# New NY snowboarder. Few questions....



## Soul06 (Dec 18, 2010)

....about the locations around here.
I've been snowboarding twice in life. First time I spent more time wobbling and falling. Second time I was comfortable enough to tackle intermediate trails (still needing work on my ability) with decent success. Considering I was using pretty worn in rental equipment each time I'm guessing that was progression.

But anyhow...I have only ever been too Shawnee (in Pa) and to some crappy spot further upstate NY (near Woodbury Commons). I'm looking to visit a lot of places but 4 I plan to visit soon are Camelback, Hunter, Mt Snow and Windham. Reason I picked those 4 are because of a Blades shop in the city that does daily bus trips.

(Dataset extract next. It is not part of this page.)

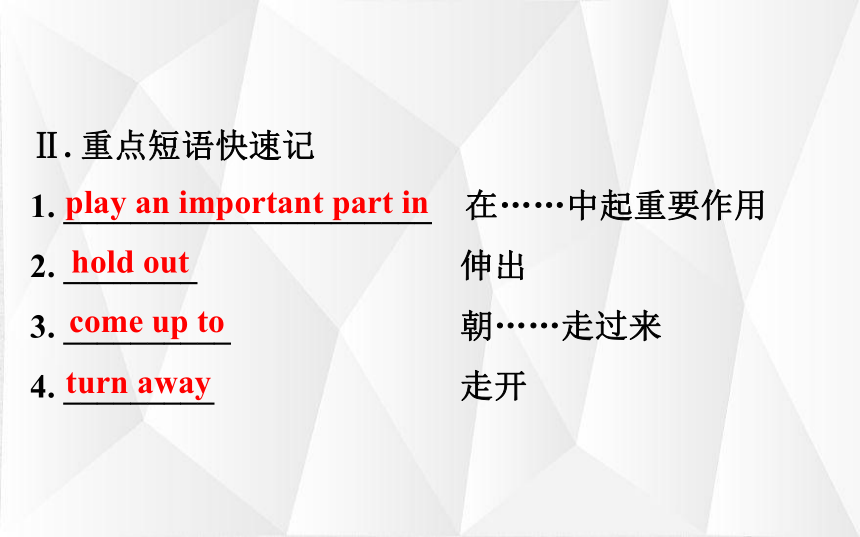 Ⅱ. 重点短语快速记

1. play an important part in 在……中起重要作用

2. hold out 伸出

3. come up to 朝……走过来

4. turn away 走开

Has anyone from NY every taken any of those trips?
How are they?

How are the 4 locations I listed?


----------



## gregc4 (Dec 13, 2010)

I went to Windham last year and really liked it. It was a decent mountain and a good vibe. They had a big jump set up right at the base with a huge air bag that you landed on so anyone could do it. I was still to chicken but it looked cool.


----------



## Soul06 (Dec 18, 2010)

LOL. Cool. I think of those 4 the one I want to visit most though is Camelback. Also trying to get some of my cousins to come along with me and visit a nice East Coast resort. Right now Seven Springs seems like the move....if I can get them together to go


----------



## NYCboarder12 (Dec 24, 2010)

I'm new to the site too but have been boarding off and on for many years. I recently discovered blades myself... Maybe we will run into each other on a bus one of these days.


----------



## Soul06 (Dec 18, 2010)

Definitely. I plan to take as many of their (or Emilios Ski Shop's out in Queens) trips as I can.


----------